An international research project involving engineers and ecologists from the University of Plymouth has received an award from the European Commission.
The Innovative technologies for safer European coasts in a changing climate (THESEUS), which ran from 2009 to 2013, was designed to deliver new ways of applying innovative technological and non-technological solutions to reduce risks on coasts.
Those behind the €8.5million project have now been presented with a Horizon Impact Award, dedicated to EU-funded projects whose results have created societal impact across Europe and beyond.
The University was one of 32 organisations involved in THESEUS, with researchers including Dr Louise Firth, Dr Mick Hanley, Professor Simon Rundle, Dr David Simmonds and Professor Richard Thompson OBE receiving almost €400,000 to work on both the ecological and engineering elements of the project.
They played a crucial role in helping to achieve the project’s aim of developing a holistic, participatory and interdisciplinary approach to understanding the physical, ecological, economic and social components of the coastal system.
Professor Thompson, who led the University’s work on the ecological aspects of the project, said:
“This multi-partner transdisciplinary project brought together some of leading marine scientists, coastal engineers and social scientists across the EU. The breadth of the project allowed us to make considerable advances in understanding and these have since been translated into real impact for coastal management and industrial innovation.
“The University of Plymouth led the ecological elements of the project, and that has directly led to subsequent funding and collaborations.

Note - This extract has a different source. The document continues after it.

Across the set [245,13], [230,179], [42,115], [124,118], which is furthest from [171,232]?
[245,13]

I am delighted to see this recognition for the hard work of marine scientists and engineers at the University and the wider team across the EU.”
The THESEUS project, which was led by the University of Bologna, is one of four across Europe to be recognised in the first Horizon Impact Awards.

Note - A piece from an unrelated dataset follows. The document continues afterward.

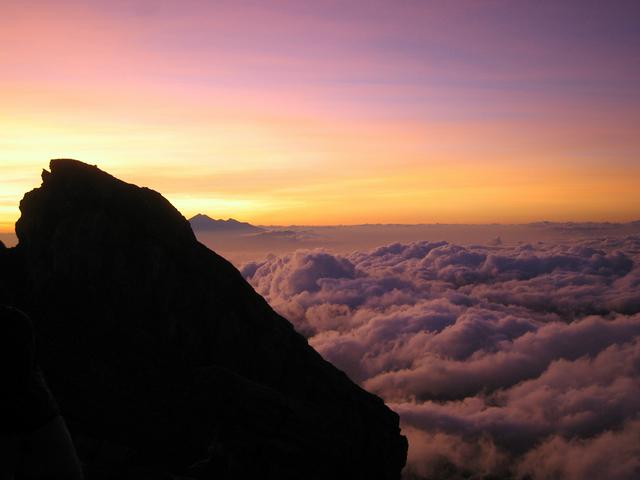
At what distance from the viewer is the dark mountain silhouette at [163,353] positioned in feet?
109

During the four-year collaboration, researchers improved the design of coastal defence structures and delivered advanced technologies and best practices based on the lessons learnt at study sites.

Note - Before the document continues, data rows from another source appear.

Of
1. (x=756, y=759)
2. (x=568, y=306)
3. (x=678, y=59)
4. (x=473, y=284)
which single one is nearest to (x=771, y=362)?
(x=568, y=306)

They tested the performance of both innovative and traditional defences, such as floating energy converters, submerged reefs, dikes and breakwaters, and nourishment operations in the context of increasing sea-level rise and extreme weather events.
To increase coastal resilience they also examined a wide range of ecologically based strategies, such as maintenance and reinforcement of wetlands, dunes and biogenic reefs, and cost-effective non-technological solutions, such as insurance, land-use plans, business recovery actions and promotion of risk awareness.
The project outcomes were synthesised in a book of guidelines and in a GIS-based decision support system, an exploratory tool allowing the users to perform an integrated coastal risk assessment and to scope different combinations of adaptation options, across short, medium and long-term scenarios.